I tear my hand out of Ingrid’s, bringing me back to the room. The old woman shakes in her seat, thick white foam frothing out of her throat. Her eyes are bulging glass marbles.
Ingrid rocks back and forth, mouth agape and venting an unearthly guttural song. I jump from my seat when her body begins to smoke. The room is stifling now, and heavy with the aroma of charred meat.
I want to hold her, to make it go away, but I’m scared and stupid with awe. This is my fault and I can’t do anything for her.
Mom is frantic. She stops shaking the lady and retires to a corner of the room to hold herself and cry. Dad yells at the woman and then pleads to make it stop, but I know she can’t. Somehow, I know there’s no turning back now.
Boils rise on the Spiritist’s skin. A high, keening wail brings my hands to my ears and the woman’s head drops to her chest. I let my arms fall away. Ingrid is quiet and still.
There’s an absence in the room.
My sister blinks up at me. She smiles. Mom and dad look at her, stupefied. Mom puts her palms together in front of her face, laughing through her tears.
“My baby,” she says, relief and fatigue thinning her voice.
I sob, throwing my arms around her shoulders. The séance is a success. Madame Ada has taken the hateful spirit down to writhe in molten pools and cook on glowing embers.
“It’s okay, Ingrid,” I say, choking on my words. I rock her in my arms, close my eyes and cry.
I feel a jolt as I pull her closer.

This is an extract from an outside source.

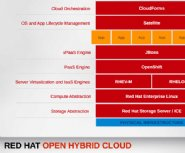 Red-Hat-Releases-New-Cloud-Based-PaaS-Services-for-Application-Integration-and-Messaging
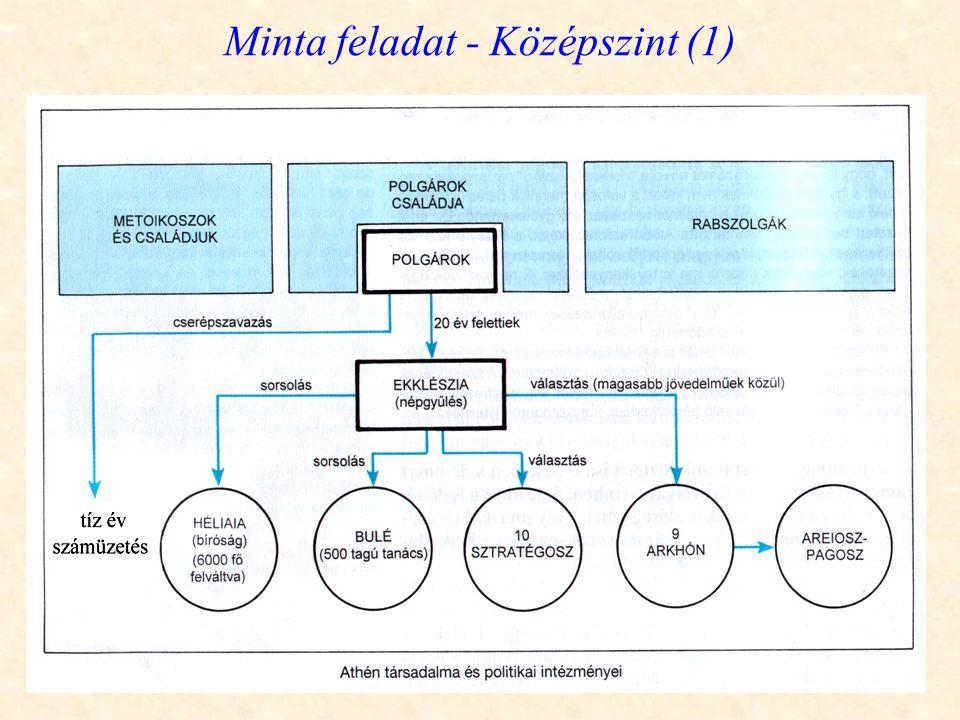 Minta feladat - Középszint (1)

When my eyes snap open the room is steeped in darkness. But I’m still holding on to someone. Arms reach around me, gripping me tight. Too tight. Nails dig into my skin.
“You shouldn’t have come here, Sarah.” It’s Ingrid’s voice, but someone else’s echoes behind it. A man’s voice. More distant still are crackling, smoldering, tortured sounds.

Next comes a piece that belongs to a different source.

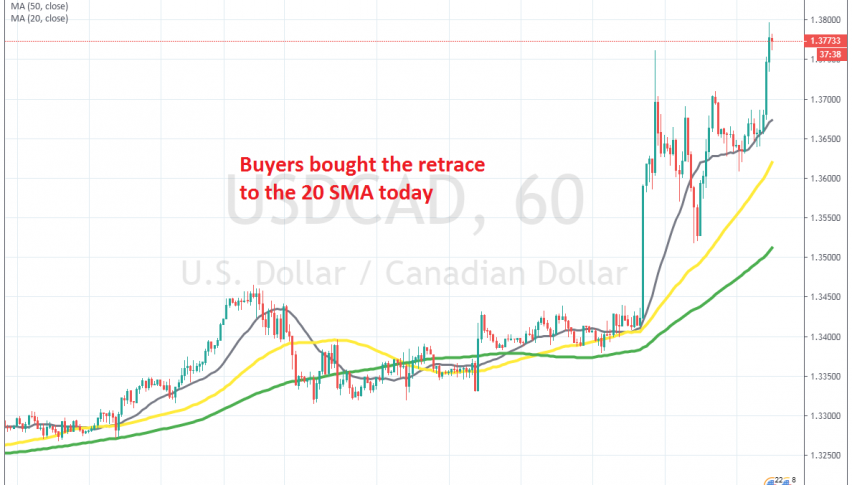 USD/CAD bounced around 150 pips higher today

“You shouldn’t have come,” Ingrid’s voice repeats. The low growl of the man’s laughter follows.
Fueled by black tea and Skittles, S. Zainab Williams writes speculative fiction in Los Angeles. Her forthcoming horror/dark fantasy graphic novel can be found at Facebook.com/beatriceisdead, and her writing has appeared in Spinetingler Magazine and on The Drabblecast. She blogs about her writing trials and adventures at SZWordsmith.com.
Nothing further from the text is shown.